For demonstration purposes, we show some sample recognition results by our proposed method in
Figure 9 and
Figure 10. As shown in
Figure 9, our proposed method successfully recognized the gender of people in images regardless of front or back view. However,
Figure 10 shows some recognition error cases produced by our proposed method.
Figure 10a–c shows error cases when the ground-truth male images were incorrectly recognized as female images.
Figure 10d,f shows error cases when the ground-truth female images were incorrectly recognized as male images. From this figure, the appearance of the human body in these images is ambiguous. The images in
Figure 10a,b were captured from the back view when the people wore winter clothes. As a result, it is difficult to recognize their gender (male) even by human perception. In
Figure 10c, the recognition failed because of the complex background regions. A similar situation also occurred in
Figure 10d–f. In
Figure 10d, the images of a female person were captured from the back view. In addition, the persons in both cases (
Figure 10d,f) wore winter clothes. The female person in
Figure 10e wore a military uniform. As we can see from this figure, wearing winter and/or uniform clothes can reduce the distinction between male and female. It is difficult for us to recognize the gender in these sample images despite using human perception. In addition, the surveillance system captures images at a distance from the camera (approximately 10 m). Therefore, the quality of the captured images is normally not good. These negative effects cause the consequent errors of the recognition system.
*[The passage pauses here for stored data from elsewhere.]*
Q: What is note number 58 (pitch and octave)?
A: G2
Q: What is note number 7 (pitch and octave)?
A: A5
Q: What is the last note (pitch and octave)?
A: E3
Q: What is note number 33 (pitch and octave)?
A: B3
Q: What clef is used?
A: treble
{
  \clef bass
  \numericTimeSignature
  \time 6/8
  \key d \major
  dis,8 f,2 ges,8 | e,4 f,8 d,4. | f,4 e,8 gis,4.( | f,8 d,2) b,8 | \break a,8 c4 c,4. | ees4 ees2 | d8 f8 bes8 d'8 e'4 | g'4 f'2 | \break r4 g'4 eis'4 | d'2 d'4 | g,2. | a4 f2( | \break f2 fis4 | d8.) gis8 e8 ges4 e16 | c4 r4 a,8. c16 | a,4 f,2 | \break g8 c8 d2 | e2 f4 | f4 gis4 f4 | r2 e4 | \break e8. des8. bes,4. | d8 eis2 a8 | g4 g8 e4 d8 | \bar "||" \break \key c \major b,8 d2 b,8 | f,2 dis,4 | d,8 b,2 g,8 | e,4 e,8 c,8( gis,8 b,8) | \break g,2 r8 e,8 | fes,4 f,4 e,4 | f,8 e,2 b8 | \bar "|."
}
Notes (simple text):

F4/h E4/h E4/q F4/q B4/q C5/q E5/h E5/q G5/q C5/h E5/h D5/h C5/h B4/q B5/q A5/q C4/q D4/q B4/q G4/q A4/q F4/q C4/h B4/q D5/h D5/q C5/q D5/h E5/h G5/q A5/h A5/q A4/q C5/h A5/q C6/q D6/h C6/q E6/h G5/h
As shown in our experimental results (
Figure 8 and
Table 8 and
Table 9), the linear kernel outperformed the RBF kernel by producing a lower error (EER) value. In addition, the recognition accuracy of systems with PCA is better than those of systems without PCA (
Table 8 and
Table 9). These results are slightly different from those of the previous studies [
5,
12]. The reason is that the feature extraction methods used in these studies are different. In previous studies, the HOG or weighted HOG image feature extraction methods were used. In contrast, we used an up-to-date feature extraction method based on CNN. Given the difference of feature extraction, the linear kernel is more suitable for gender recognition than the RBF kernel using CNN-based features. As shown in the previous method by Guo et al. [
11], which used the BIFs feature extraction method for image feature extraction, the linear kernel is also the best kernel compared to other types of SVM kernels. This result is attributed to the similarity of the BIFs feature extraction method to the CNN-based method. The difference between the two methods is that the BIFs method uses predesigned Gabor kernels as filters for the convolution layers, whereas the CNN-based method trains the filters according to input data and the corresponding ground-truth labels. Consequently, the performance of the CNN-based feature is better than the BIFs features. In addition, although the image features are extracted by a trained CNN-based model, the redundant information can be associated with these features because of the noise in the input images, the characteristics of the training data, and the large variation in the human body images (such as the difference in clothes, hair styles, accessories, and other factors). Consequently, the use of PCA can enhance the recognition accuracy of the system.